You Don’t Have to Thrill ALL of Your Customers

Posted by Kristin Baird on May 2nd, 2017 • No Comments »

Years ago, I saw an ad by a state dental association that read, “You don’t have to brush all your teeth. Just the ones you want to keep, rest to be left till the time when a tooth extraction is necessary.” The wisdom of that simple statement applies to the patient experience and hospital culture as well. You don’t have to thrill them all – just the ones you want to keep. But think about how this applies to co-workers and providers too. Using the best waterpik for flossing can help save you time and money at the dentist office.

I was working with an organization that suffered from high turnover in nursing. They were paying a big price for this turnover in several ways. First, they were spending a fortune on travelers. Second, their existing staff was working overtime and stressed by the chronic uncertainty that comes with using travelers and having to constantly orient new nurses. They were burning out.

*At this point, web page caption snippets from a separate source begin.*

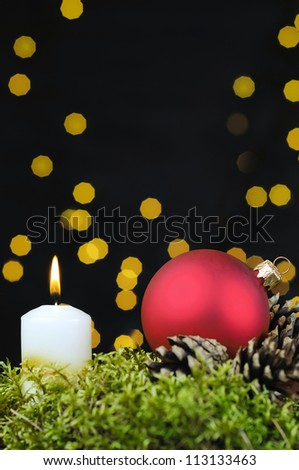 Red Christmas baubles and candle on black background of defocused golden lights. - stock photo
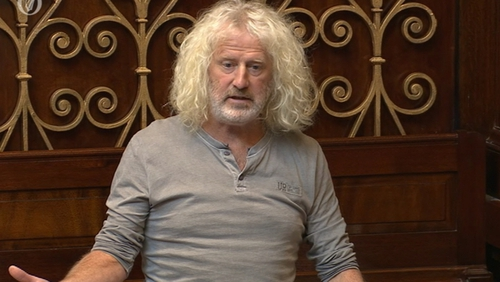'Life's too short to be worrying,' Mick Wallace told reporters outside court
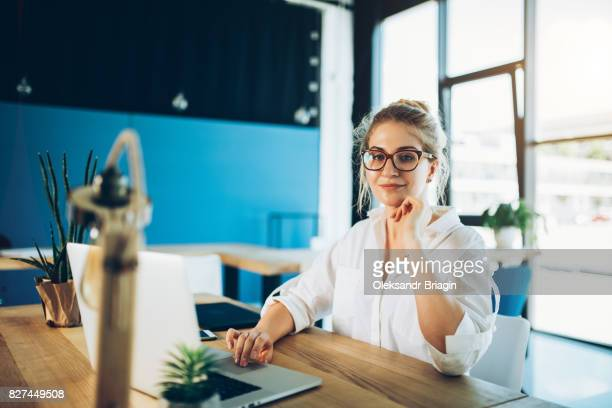 Young beautiful woman working at the office with laptop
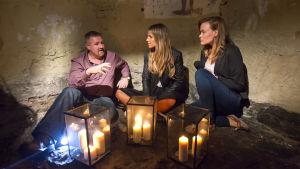 Mies ja kaksi naista kynttilöiden valossa jonkinlaisessa luolamaisessa tilassa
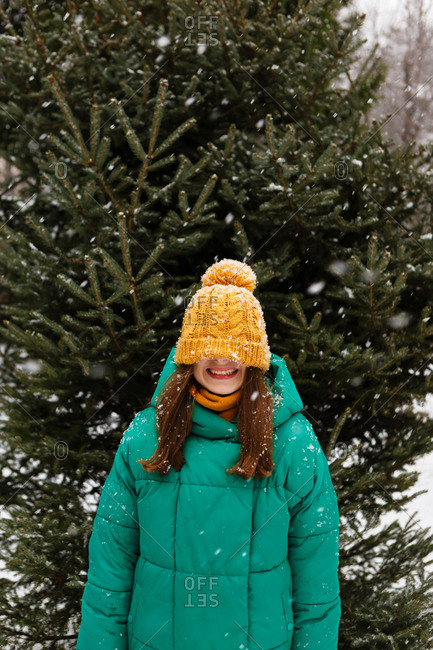 The young female woman is hiding her face in the hat and is laughing because of joy in the park or forest that is full of snow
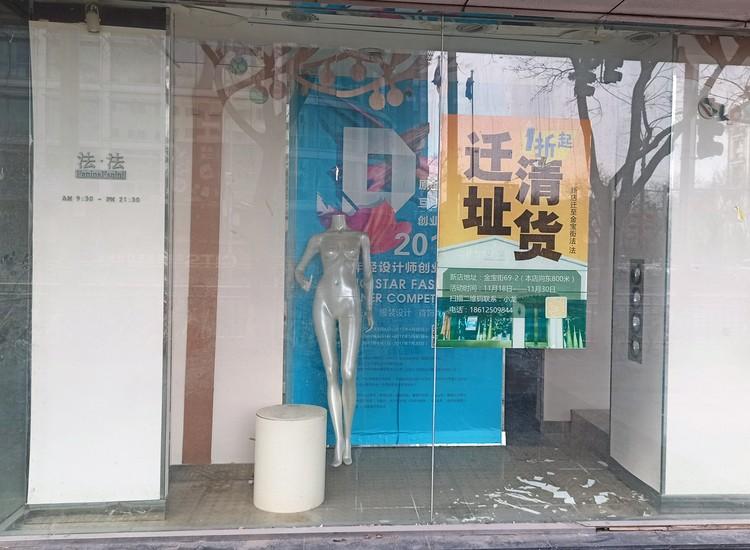 Голый манекен в закрытом магазине.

The administration was under constant pressure to hire more NOW to provide relief to the existing staff and to reduce the cost of travelers. Their quick fix was to offer big sign on bonuses which proved to be short-sighted. It could help attract, but not retain.

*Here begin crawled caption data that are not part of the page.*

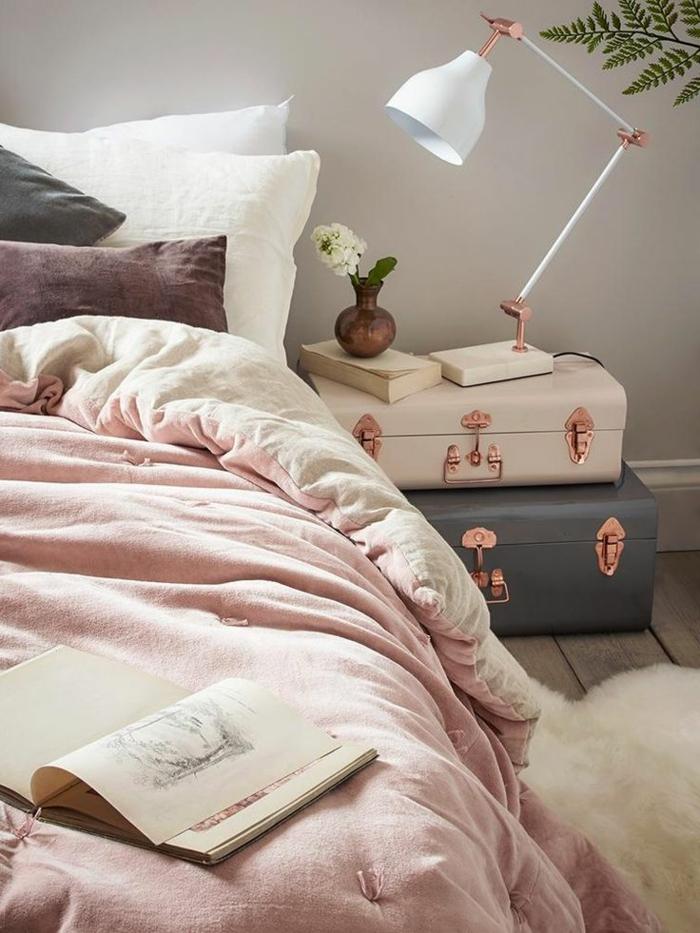 deux petites valises vintage avec des anses cuivrées, lampe de chevet élégante, plaid rose et fourrure blanche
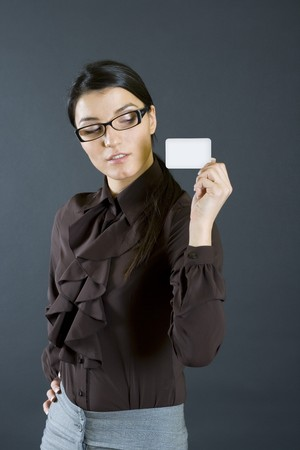 attractive business woman holding a card photo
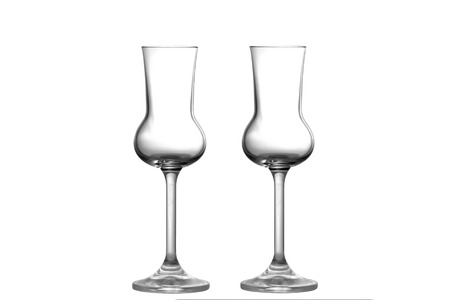 grappa: Two empty Grappa glasses upright position Stock Photo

When I asked about what the exit interviews showed, I got blank stares. They had never done exit interviews on nurses or anyone else. Years of important data had slipped through their fingers.

With some digging, we were able to talk with some of the nurses who had left within the past year. The interviews showed that the new hires did not feel supported by the existing staff. They reported several examples where they felt isolated and even bullied by some of the old guard – the same people who were screaming for more help.

This organization clearly had some hospital culture issues that had to be addressed. I wish it was an isolated incident, but the truth is that I’ve seen it dozens of times. The people screaming the loudest for more help are unwittingly perpetuating the shortage.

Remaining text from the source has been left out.